More than 1,000 people demonstrate in downtown against Detroit water shutoffs

More than 1,000 people demonstrated in the streets of downtown Detroit against the city's ongoing water shutoffs on July 18, 2014. The protest was organized by the National Nurses United. (Ryan Felton/Metro Times)

More than 1,000 people took to the streets of downtown Detroit to protest against the city's ongoing water shutoff initiative, while a number of civil rights organizations formally called for a moratorium on the practice.

The protest came at a time Detroit's water shutoffs have attracted considerable international attention, as well as the bankruptcy judge overseeing the city's Chapter 9 case.

"Water is a basic right," said Desiree Conyers, 59, a nurse of Ann Arbor.
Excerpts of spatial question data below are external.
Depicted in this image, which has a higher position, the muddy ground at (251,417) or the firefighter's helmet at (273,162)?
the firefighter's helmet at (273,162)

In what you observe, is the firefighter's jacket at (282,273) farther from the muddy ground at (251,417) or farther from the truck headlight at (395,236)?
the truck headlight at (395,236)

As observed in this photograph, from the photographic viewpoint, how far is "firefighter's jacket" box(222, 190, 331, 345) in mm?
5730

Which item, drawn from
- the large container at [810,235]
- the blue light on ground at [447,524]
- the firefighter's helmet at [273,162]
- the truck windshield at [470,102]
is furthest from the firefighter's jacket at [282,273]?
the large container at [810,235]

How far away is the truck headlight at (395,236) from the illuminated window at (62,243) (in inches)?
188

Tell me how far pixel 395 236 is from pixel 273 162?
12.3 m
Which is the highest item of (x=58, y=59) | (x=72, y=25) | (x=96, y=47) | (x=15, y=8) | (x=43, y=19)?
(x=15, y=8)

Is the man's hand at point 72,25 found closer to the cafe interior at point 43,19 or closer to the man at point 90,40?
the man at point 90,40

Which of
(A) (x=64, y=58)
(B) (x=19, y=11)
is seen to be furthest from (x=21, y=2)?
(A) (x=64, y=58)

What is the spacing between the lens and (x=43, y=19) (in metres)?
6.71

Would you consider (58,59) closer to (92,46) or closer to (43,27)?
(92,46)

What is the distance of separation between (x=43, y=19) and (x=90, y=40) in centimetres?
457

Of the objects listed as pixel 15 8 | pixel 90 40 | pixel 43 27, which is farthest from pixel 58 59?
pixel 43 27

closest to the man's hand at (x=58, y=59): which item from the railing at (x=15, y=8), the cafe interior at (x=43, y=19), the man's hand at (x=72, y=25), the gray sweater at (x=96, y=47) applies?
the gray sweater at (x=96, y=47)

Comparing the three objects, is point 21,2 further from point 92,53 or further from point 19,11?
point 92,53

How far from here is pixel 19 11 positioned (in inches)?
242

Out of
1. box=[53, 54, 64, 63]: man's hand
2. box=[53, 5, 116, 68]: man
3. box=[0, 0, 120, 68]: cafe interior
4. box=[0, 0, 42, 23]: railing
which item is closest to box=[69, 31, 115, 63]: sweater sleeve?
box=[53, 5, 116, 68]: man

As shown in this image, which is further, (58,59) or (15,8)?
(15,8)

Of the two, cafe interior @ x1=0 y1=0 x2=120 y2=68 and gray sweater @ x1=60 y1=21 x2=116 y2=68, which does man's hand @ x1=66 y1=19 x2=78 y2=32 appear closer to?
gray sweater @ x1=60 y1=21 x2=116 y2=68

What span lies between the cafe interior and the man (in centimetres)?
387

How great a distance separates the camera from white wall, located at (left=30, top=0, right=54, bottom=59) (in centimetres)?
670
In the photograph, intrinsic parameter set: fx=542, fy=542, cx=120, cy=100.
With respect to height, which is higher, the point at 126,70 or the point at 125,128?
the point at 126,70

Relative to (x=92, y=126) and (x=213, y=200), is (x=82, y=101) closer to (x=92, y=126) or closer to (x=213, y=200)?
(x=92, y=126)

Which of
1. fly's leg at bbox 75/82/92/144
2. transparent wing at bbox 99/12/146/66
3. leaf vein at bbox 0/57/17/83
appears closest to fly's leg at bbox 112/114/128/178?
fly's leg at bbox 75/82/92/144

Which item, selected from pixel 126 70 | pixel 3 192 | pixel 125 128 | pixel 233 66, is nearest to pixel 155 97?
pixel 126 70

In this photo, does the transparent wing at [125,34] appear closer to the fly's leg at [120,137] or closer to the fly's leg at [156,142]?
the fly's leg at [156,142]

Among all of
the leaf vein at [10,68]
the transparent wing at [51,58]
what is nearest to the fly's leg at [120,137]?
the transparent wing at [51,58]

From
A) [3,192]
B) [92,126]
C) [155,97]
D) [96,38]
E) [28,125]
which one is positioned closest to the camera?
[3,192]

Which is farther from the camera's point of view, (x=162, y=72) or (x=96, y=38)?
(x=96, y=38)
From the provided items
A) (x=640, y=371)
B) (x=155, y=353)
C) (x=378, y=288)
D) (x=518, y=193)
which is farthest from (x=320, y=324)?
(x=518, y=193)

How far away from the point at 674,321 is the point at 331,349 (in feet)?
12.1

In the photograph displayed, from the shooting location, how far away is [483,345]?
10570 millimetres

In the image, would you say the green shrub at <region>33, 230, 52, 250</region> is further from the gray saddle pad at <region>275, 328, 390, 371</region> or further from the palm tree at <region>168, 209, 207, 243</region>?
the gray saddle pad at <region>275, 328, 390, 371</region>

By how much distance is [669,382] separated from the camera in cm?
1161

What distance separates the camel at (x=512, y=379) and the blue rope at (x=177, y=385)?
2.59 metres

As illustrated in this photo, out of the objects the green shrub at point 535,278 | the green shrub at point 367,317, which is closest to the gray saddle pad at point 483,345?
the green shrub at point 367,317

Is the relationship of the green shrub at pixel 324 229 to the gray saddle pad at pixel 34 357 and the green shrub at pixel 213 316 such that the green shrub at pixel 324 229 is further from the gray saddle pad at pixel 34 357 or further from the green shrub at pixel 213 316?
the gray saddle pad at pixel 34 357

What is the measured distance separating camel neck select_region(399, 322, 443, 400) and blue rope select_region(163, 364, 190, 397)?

Calling the shutoffs "ridiculous," Conyers, a member of the Michigan Nurses Association, the state's branch of protest-organizer National Nurses United, said her group would like to see a federal tax implemented on all financial transactions that would flow states, and then cities.

The Detroit Water & Sewerage Department has been shutting off residential customers who are 60 days delinquent or more than $150 in arrears; commercial customers who are 60 days past-due could face shutoffs. An average of 1,500 residential accounts have been shutoff per week. An estimated 15,000 have been cut since the program began in March, 65 percent of which had service restored.

Numerous people today during the protest shared stories with one another about residents who lost their water without ever receiving a shut-off notice from DWSD. The department has said all customers would receive a 10-day warning. Others have reported extended wait times to speak with someone from the department to discuss their bill, drawing criticism from state legislators.

More than 1,000 people demonstrated in the streets of downtown Detroit against the city's ongoing water shutoffs on July 18, 2014. The protest was organized by the National Nurses United. (Ryan Felton/Metro Times)

Wallace Turbeville, of the Demos Institute, said the shutoffs are likely connected to Emergency Manager Kevyn Orr's proposal to regionalize the water department or privatize it. Even though DWSD officials have said the aggressive campaign isn't tied to the ongoing bankruptcy, Turbeville said there's no other clear reason for the move.

"They're trying to fluff up the system ... in order to sell it," said Turbeville, author of a detailed report on Detroit's bankruptcy and a speaker at the Netroots Nation Convention, a three-day gathering liberals and Democratic Party members happening this weekend at Cobo Hall.

"I've been in finance for 40 years ... I feel pretty confident this is the reason," he said, adding, "They're trying to...get it in a good enough convention to create a regional authority ... or bring in a private company."

A number of protesters also today were reportedly arrested for blocking trucks the exit of a firm DWSD contracted to shutoff water. The city entered into a contract with demolition firm Homrich to perform shutoffs last year.

Following the protest, which ended at Hart Plaza, Orr released a statement saying residents who need financial assistance to keep the tap running can call DWSD. The department has said it's "investigating" what happens to account holders who haven't had service restore -- to date, roughly 5,000.

"The most important thing residents can do is contact the Detroit Water and Sewerage Department if they are experiencing financial difficulty and the department will hep them into a payment plan or program that keeps their water on," Orr said. The department has said it offers payment plans to those who can make a payment of at least 30 percent. Customers can visit the department’s three payment stations at 735 Randolph Street, 13303 E. McNichols, and 15600 Grand River or call DWSD at 313-267-800.   

Meanwhile, the American Civil Liberties Union of Michigan and the NAACP Legal Defense and Education Fund sent a letter to the city, calling for an end to the shutoffs while "a fair, humane and meaningful review process can be evaluated and implemented to help indigent residents."

Kary Moss, ACLU of Michigan executive director, said in a statement that it's "unconscionable" for city officials to deny water to residents.

“The problems facing the city’s water department go far deeper than those created by individual residents," Moss said in a statement. "City officials are misrepresenting a complex situation and perpetuating harmful stereotypes that are a disservice to the City. Low-income city residents should not be forced to pay the mounting cost of disastrous bond deals, crumbling infrastructure, and a dwindling population.”